> Tâche demandée
Rédigez la suite du texte consacré à la peinture de Claire Tabouret, en reprenant immédiatement après sa dernière phrase.

> Texte
===============

Dessus-dessous, dehors-dedans : Entretien avec Claire Tabouret (peintre)

Lœuvre de Claire Tabou­ret col­mate moins les brèches qu’elle ne les ouvre. L’imminence d’une catas­trophe est sous-jacente. L’exil rôde. Chaque toile fait navi­guer au des­sus de pays aussi loin­tains que proches. La vie béante est là livrée aux eaux sans retour en des pans de soli­tude et des car­rés de lune. Sur­git une clarté obs­cure, âpre. Elle se situe sous une ligne de flot­tai­son. Mais c’est aussi une ligne de pas­sage incluant une cou­pure. Tout est sur le point de muter dans un voyage certes sans retour mais qui ouvre à un autre espace et un autre sens.
Claire Tabou­ret laisse per­du­rer un para­dis et un enfer, le non-dit de l’existence, son silence et ses cra­que­ments. Elle montre au-delà du oui et du non, le doré­na­vant. Sou­mis à une étrange tor­sion, le regard butte puis s’approprie des « pay­sages » incon­nus à la lumière caver­neuse et ruti­lante. Reste une perte de repères qui oblige à regar­der du côté de l’autre ou en-dedans. Par effet de réel émergent des pay­sages inté­rieurs, le bruit des cou­rants, les formes qui se détruisent ou qu’on laisse à l’abandon. Des lignes se perdent à l’horizon.

Un tel tra­vail creuse nos illu­sions, passe du coq à l’âme, fait dan­ser l’impalpable. Dans des toiles pro­fondes et sombres, du moindre l’artiste crée un départ vers un élar­gis­se­ment cos­mique. Le monde y semble en ten­sion mais aussi comme un pont sus­pendu au-dessus de l’eau ou du vide. L’artise remet en jeu la nature qu’on croît immo­bile et muette. Elle pro­longe sa réa­lité sous des rem­bru­nis­se­ments et des lumières dans la végé­ta­tion ou des construc­tions humaines.

===============

Enregistrements de questions sur des scènes:
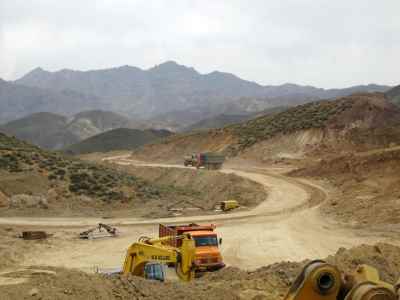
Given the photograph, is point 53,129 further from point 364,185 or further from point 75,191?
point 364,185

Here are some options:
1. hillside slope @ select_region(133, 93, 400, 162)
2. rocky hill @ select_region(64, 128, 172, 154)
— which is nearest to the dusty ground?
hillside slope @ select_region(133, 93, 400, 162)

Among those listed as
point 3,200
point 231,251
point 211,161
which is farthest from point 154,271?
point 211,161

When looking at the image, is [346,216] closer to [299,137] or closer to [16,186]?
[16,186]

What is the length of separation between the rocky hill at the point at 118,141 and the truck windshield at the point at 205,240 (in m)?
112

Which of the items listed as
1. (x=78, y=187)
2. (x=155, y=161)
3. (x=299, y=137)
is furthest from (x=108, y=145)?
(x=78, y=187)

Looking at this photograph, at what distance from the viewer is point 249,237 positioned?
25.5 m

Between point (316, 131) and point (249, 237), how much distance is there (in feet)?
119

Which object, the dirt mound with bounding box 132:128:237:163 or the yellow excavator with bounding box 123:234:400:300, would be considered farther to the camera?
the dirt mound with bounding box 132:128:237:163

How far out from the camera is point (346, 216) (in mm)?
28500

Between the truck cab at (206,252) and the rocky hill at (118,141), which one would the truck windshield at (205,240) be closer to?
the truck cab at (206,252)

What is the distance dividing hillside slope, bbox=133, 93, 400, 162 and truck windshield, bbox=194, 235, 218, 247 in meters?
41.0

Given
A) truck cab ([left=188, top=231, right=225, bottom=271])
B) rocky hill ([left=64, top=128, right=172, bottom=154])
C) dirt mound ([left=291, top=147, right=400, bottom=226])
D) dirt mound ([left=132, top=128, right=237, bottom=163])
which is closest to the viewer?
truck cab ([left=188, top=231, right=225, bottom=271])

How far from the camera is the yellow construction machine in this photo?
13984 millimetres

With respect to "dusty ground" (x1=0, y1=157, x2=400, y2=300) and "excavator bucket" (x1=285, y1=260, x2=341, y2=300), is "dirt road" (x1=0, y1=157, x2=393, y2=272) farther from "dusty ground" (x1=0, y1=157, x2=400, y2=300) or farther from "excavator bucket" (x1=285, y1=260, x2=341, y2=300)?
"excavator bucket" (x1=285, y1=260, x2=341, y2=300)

===============

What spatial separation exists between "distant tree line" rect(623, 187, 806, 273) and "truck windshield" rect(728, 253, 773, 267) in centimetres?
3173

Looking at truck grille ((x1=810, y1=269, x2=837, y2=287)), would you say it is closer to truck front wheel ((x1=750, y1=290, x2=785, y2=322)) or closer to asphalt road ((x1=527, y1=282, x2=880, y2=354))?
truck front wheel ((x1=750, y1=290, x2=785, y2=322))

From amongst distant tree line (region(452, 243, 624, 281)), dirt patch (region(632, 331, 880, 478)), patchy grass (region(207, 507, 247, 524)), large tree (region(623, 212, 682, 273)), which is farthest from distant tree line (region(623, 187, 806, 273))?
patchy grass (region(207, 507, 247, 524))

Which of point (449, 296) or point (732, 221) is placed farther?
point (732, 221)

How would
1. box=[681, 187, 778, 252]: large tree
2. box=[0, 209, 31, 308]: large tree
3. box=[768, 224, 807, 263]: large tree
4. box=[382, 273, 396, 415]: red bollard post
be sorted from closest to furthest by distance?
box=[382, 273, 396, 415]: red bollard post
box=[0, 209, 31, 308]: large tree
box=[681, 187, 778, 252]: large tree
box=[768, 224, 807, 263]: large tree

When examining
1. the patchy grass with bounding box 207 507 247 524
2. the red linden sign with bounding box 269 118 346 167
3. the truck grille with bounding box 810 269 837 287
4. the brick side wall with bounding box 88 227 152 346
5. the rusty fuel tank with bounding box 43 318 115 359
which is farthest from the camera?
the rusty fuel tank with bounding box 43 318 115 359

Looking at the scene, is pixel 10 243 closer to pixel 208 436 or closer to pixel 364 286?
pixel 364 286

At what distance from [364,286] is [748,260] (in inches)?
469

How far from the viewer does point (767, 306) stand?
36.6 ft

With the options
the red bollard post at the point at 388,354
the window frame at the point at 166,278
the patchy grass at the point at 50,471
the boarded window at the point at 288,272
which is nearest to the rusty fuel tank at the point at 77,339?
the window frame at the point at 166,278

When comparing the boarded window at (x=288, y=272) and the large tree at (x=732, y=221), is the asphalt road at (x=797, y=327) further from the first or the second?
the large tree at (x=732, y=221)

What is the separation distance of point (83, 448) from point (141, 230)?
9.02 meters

===============

> Résultat final
Un calme per­dure ou s’efface au-delà de l’illusion de notre tem­po­ra­lité et sous le ravis­se­ment des oxy­da­tions noc­turnes. Puis­santes et assour­dies, les œuvres étendent une ombre para­doxale. Même la nuit est sou­mise à une étrange clarté. En de telles nar­ra­tions la défaillance est impli­ci­te­ment pro­gram­mée. C’est pour l’artiste la manière de remettre en jeu l’angoisse et la jouissance.

Entre­tien

Qu’est-ce qui vous fait lever le matin ?
L’envie d’aller à l’atelier.

Que sont deve­nus vos rêves d’enfant ?

Je les réa­lise un à un. Je vou­lais être peintre, habi­ter à Paris, et pro­fi­ter de tout cela.

A quoi avez-vous renoncé ?
À rien.

D’où venez-vous ?
J’habite à Paris depuis plus de dix ans et je m’y sens bien, c’est devenu là d’où je viens.

Qu’avez-vous reçu en dot ?
Ce n’est pas une pra­tique très cou­rante en France aujourd’hui, la dot…

Qu’avez vous dû “pla­quer” pour votre tra­vail ?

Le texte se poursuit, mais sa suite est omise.